Monday, Jul. 29, 1946

Crisis

Generalissimo Chiang Kai-shek last week left the heat and din of Nanking for breezeswept Kuling, the mountain resort which used to be China's prewar summer capital. There he shed his uniform for a comfortable gown and strolled about the clean-swept, maple-shaded streets. Nevertheless, the political temperature continued to rise and the Government's discomfiture increased.

A Nanking insider sized up the crisis: "The trend of events indicates that the Generalissimo, while unwilling to risk an all-out, knockdown-dragout civil war is determined to push the Communists away from the railroads and out of economically important areas. The big question is whether the Generalissimo can keep the Communists bottled up on the sidelines while he achieves his objectives in a short time. If the going is tough the next two or three months, he will probably return to negotiation--provided hell does not pop beyond the possibility of control."
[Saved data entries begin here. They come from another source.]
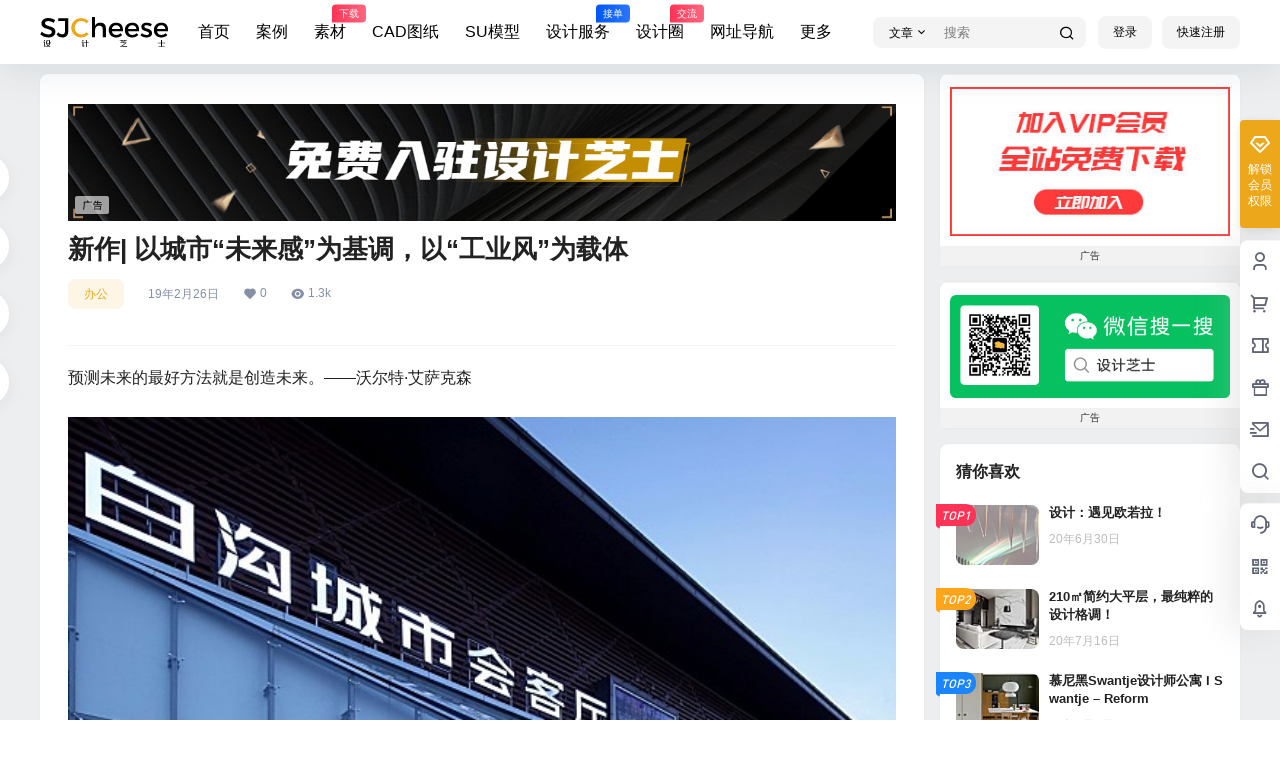

--- FILE ---
content_type: text/html; charset=UTF-8
request_url: https://sjcheese.com/dsip.php
body_size: -19
content:
var returnCitySN = {"cip": "3.150.118.141"};

--- FILE ---
content_type: text/html; charset=utf-8
request_url: https://www.google.com/recaptcha/api2/aframe
body_size: 248
content:
<!DOCTYPE HTML><html><head><meta http-equiv="content-type" content="text/html; charset=UTF-8"></head><body><script nonce="rlZ7vT8hfpZWogU3V-QEhg">/** Anti-fraud and anti-abuse applications only. See google.com/recaptcha */ try{var clients={'sodar':'https://pagead2.googlesyndication.com/pagead/sodar?'};window.addEventListener("message",function(a){try{if(a.source===window.parent){var b=JSON.parse(a.data);var c=clients[b['id']];if(c){var d=document.createElement('img');d.src=c+b['params']+'&rc='+(localStorage.getItem("rc::a")?sessionStorage.getItem("rc::b"):"");window.document.body.appendChild(d);sessionStorage.setItem("rc::e",parseInt(sessionStorage.getItem("rc::e")||0)+1);localStorage.setItem("rc::h",'1768490014007');}}}catch(b){}});window.parent.postMessage("_grecaptcha_ready", "*");}catch(b){}</script></body></html>

--- FILE ---
content_type: application/javascript
request_url: https://sjcheese.com/wp-content/plugins/b2_tongji/b2_user_control/tj_user.js?ver=3.3
body_size: 228
content:
var tjuser = new Vue({
    el:'#tjuser',
    mounted(){
        let userData = JSON.parse(localStorage.getItem('userData'))
        if(userData){
    	    this.$http.post(b2_rest_url+'tjuser','').then(res=>{
    	        console.log(res.data)
    	    }).catch(err=>{
    	    	console.log(err.response.data.message)
    	    }) 
        }
    },
})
Last week Mme. Sun Yatsen, elder sister of Madame Chiang, broke a long silence on politics with a public statement that advanced the possibility of hellzapoppin China. Said she: "In recent years . . . I have avoided political controversy . . . [but] today we are threatened by a civil war into which the reactionaries hope to draw America, thus involving the whole world. . . . I feel it is necessary to speak. . . . The present crisis is not a question of who wins--the Kuomintang or the Communists. It is a question of the Chinese people. . . . The time of the Kuomintang tutelage is over. . . . A coalition government must be set up immediately. . . . The first flame of world conflagration is burning today in our land. It must be quenched lest it destroy the world."

Though politically sophisticated Chinese knew well that Mme. Sun had long been the Chinese Communists' best friend-in-high-places, none would belittle the effect her statement would have among the Chinese people.

Angel's Bed. The week's mounting tension augured ill for General George C. Marshall's mission of peace. When he went to Kuling for a short visit with Chiang he saw on Kuling's main street a large poster-portrait of himself, subscribed: "Welcome General Marshall, Most Honored Angel of Peace." That night in Chiang's guest cottage, General Marshall slept in a bed seven feet long and five feet wide. The Kuling correspondent of Ta Rung Pao, Shanghai's independent newspaper, reported this fact to his readers, then asked: "Why is the bed so wide?" The correspondent supplied his own answer: "It's hard to be a mediator --he's expected to spend sleepless nights tossing about."